Monday, August 15, 2016

Last Universal Common Ancestor

It has long been suspected that the progenitor of life on planet earth most likely came from the sea.  It has been proposed that the possible origins of life could have been in shallow pools or under more extreme conditions such as within deep-sea vents or proximal to active volcanoes.
The current domains of life consist of bacteria –prokaryotes, the archaea -found in deep sea vents and the eukaryotes that comprise all the animal and plant life on the planet.  It has also been proposed that the archaea and the bacteria preceded the more complex eukaryotic cell type.
William F. Martin, an evolutionary biologist, from Heinrich Heine University in Düsseldorf, Germany, focused his research efforts on finding the progenitor of archaea and bacteria.  To do this, the known genetic structure of members of the archaea and bacteria domains were extensively examined.  This involved the examination of some six million genes representing thousands of microbes.

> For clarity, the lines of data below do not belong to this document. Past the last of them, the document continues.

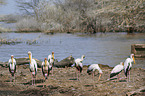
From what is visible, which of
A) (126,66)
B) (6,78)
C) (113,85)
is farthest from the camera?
(6,78)

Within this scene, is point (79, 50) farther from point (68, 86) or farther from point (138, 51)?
point (68, 86)

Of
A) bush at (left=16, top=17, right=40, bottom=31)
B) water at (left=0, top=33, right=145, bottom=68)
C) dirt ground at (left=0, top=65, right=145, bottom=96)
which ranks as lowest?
water at (left=0, top=33, right=145, bottom=68)

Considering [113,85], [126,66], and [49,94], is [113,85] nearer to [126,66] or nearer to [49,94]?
[126,66]

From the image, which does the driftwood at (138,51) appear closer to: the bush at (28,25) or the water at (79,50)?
the water at (79,50)

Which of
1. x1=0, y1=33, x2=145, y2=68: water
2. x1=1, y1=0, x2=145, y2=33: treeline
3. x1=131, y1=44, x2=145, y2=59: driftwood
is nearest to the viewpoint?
x1=131, y1=44, x2=145, y2=59: driftwood

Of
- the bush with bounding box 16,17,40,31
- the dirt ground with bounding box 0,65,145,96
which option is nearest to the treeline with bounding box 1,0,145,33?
the bush with bounding box 16,17,40,31

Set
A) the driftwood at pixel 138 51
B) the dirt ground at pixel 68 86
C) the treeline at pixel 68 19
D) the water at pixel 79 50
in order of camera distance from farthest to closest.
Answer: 1. the treeline at pixel 68 19
2. the water at pixel 79 50
3. the driftwood at pixel 138 51
4. the dirt ground at pixel 68 86

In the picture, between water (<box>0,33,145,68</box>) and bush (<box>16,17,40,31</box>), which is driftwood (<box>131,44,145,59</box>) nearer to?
water (<box>0,33,145,68</box>)

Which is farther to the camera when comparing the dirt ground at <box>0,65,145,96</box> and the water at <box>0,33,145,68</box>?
the water at <box>0,33,145,68</box>

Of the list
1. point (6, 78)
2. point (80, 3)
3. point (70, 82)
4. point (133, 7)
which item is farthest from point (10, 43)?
point (80, 3)

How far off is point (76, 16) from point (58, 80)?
3763cm

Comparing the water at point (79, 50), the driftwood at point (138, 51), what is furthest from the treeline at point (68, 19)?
the driftwood at point (138, 51)

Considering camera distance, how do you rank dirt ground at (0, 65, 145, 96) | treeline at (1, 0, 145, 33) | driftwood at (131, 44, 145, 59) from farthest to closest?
treeline at (1, 0, 145, 33) → driftwood at (131, 44, 145, 59) → dirt ground at (0, 65, 145, 96)

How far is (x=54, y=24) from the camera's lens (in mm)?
44781
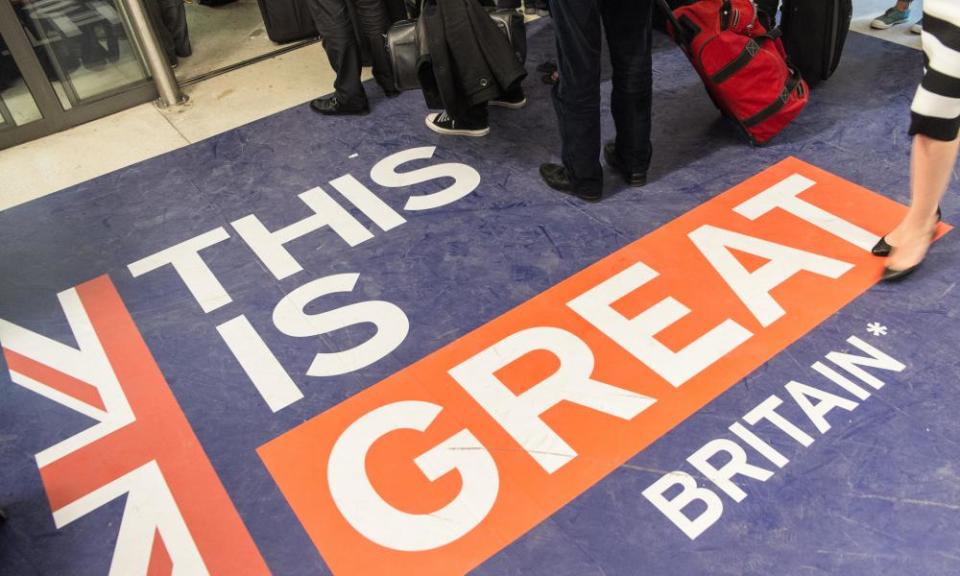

From these data, Martin and his colleagues were able to construct evolutionary family trees and were able to deduce that 355 gene families originated from single cell bacteria-like organism.  That organism is referred to as the Last Universal Common Ancestor (LUCA).  Furthermore, it is believed that LUCA lived some four billion years ago when the young earth was barely 500 million years old.
If this conclusion is correct, it clearly proposes that life began very early in the evolution of the planet earth and that the evolution of life was a much longer process than previously envisioned.